The Bank advises governments, however, to welcome a wider role for NGOs and to allow and foster "a strong civil society participating in public affairs," because of the capacity of civil society organisations to mediate between individuals and the state, to inform public debate, to perform social functions, and to hold governments accountable".

World Bank Handbook on NGOs


"Democracy is a system based on trust in human responsibility. This responsibility, however, has to be constantly nurtured and cultivated.
The state should not believe that it alone knows better than anyone else what society needs. It should trust its citizens and enable them to share in a substantial way in exercising the responsibility for the condition of society.
To this end, it should offer them a wide range of opportunities for engaging in public life and developing diverse forms of civic coexistence, solidarity and participation."

Vaclav Havel
President of the Czech Republic
CIVITAS Conference
 


Public Involvement in GEF-Financed Projects

The GEF Council, Washington D.C., June 1996
Global Environment Facility's (GEF) policy
on public involvement in GEF-financed projects


4. Effective public involvement is critical to the success of GEF-financed projects. When done appropriately, public involvement improves the performance and impact of projects by:
- enhancing recipient country ownership of, and accountability for, project outcomes;
- addressing the social and economic needs of affected people;
- building partnerships among project executing agencies and stakeholders; and
- making use of skills, experiences, and knowledge, in particular, of non-governmental organisations (NGOs), community and local groups, and the private sector in the design, implementation, and evaluation of project activities.

5. Public involvement consists of three related, and often overlapping, processes: information dissemination, consultation, and ‘stakeholder’ participation. Stakeholders are the individuals, groups, or institutions that have an interest or stake in the outcome of a GEF-financed project. The term also applies to those potentially affected by a project. Stakeholders include recipient country governments, implementing agencies, project executing agencies, groups contracted to conduct project activities at various stages of the project, and other groups in the civil society which may have an interest in the project.

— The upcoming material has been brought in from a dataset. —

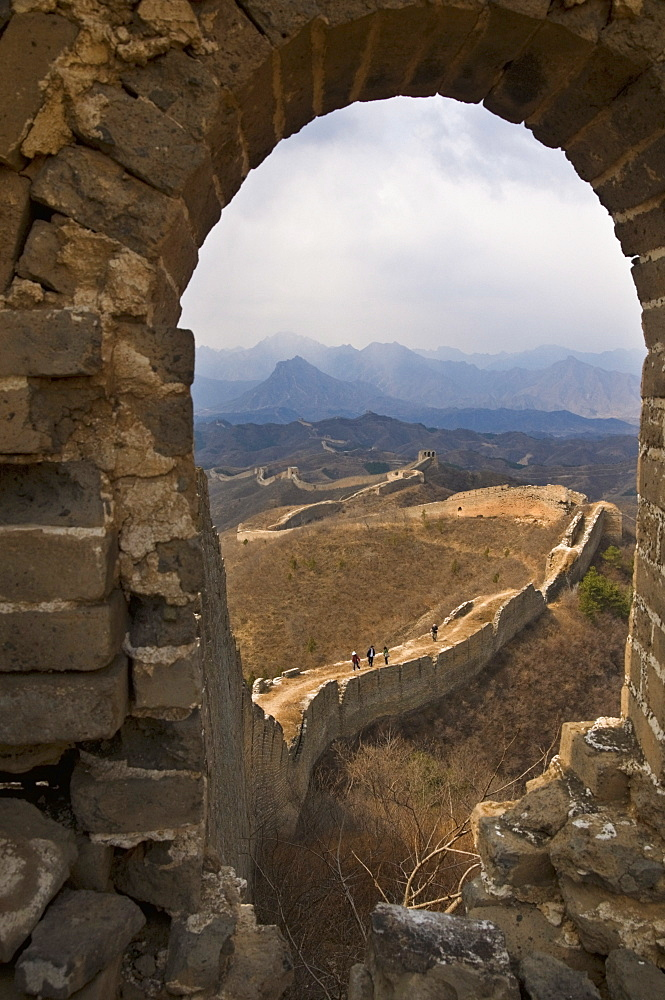 View of a section of the Great Wall, UNESCO World Heritage Site, between Jinshanling and Simatai near Beijing, China, Asia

8. Stakeholder participation is where stakeholders collaboratively engage, as appropriate, in the identification of project concepts and objectives, selection of sites, design and implementation of activities, and monitoring and evaluation of projects. Developing strategies for incorporating stakeholder participation throughout the project cycle is particularly necessary in projects which impact the incomes and livelihoods of local groups, especially disadvantaged populations in and around project sites (for example, indigenous communities, women, and poor households).

9. … Effective public involvement should enhance the social, environmental, and financial sustainability of projects.

10. … By improving project performance and sharing accountability for project outcomes, public involvement contributes to the environmental and financial sustainability of projects. Further, to be socially sustainable, projects should, as appropriate, address the social, cultural, and economic needs of people affected by GEF-financed projects.

12 … To be effective, public involvement activities should be broad and sustainable. The Implementing Agencies will include in project budgets, as needed, the financial and technical assistance necessary for recipient governments and project executing agencies to ensure effective public involvement.

13. … The Implementing Agencies will support project executing agencies in: (a) providing relevant, timely, and accessible information to as many stakeholders as possible; (b) facilitating broad as well as project-specific consultations, especially at the local or sub-national levels; and (c) promoting the participation of stakeholder groups throughout the project cycle. This promotion includes awareness raising and capacity strengthening activities.
Public involvement activities will be conducted in a transparent and open manner. All GEF-financed projects should have full documentation of public involvement activities.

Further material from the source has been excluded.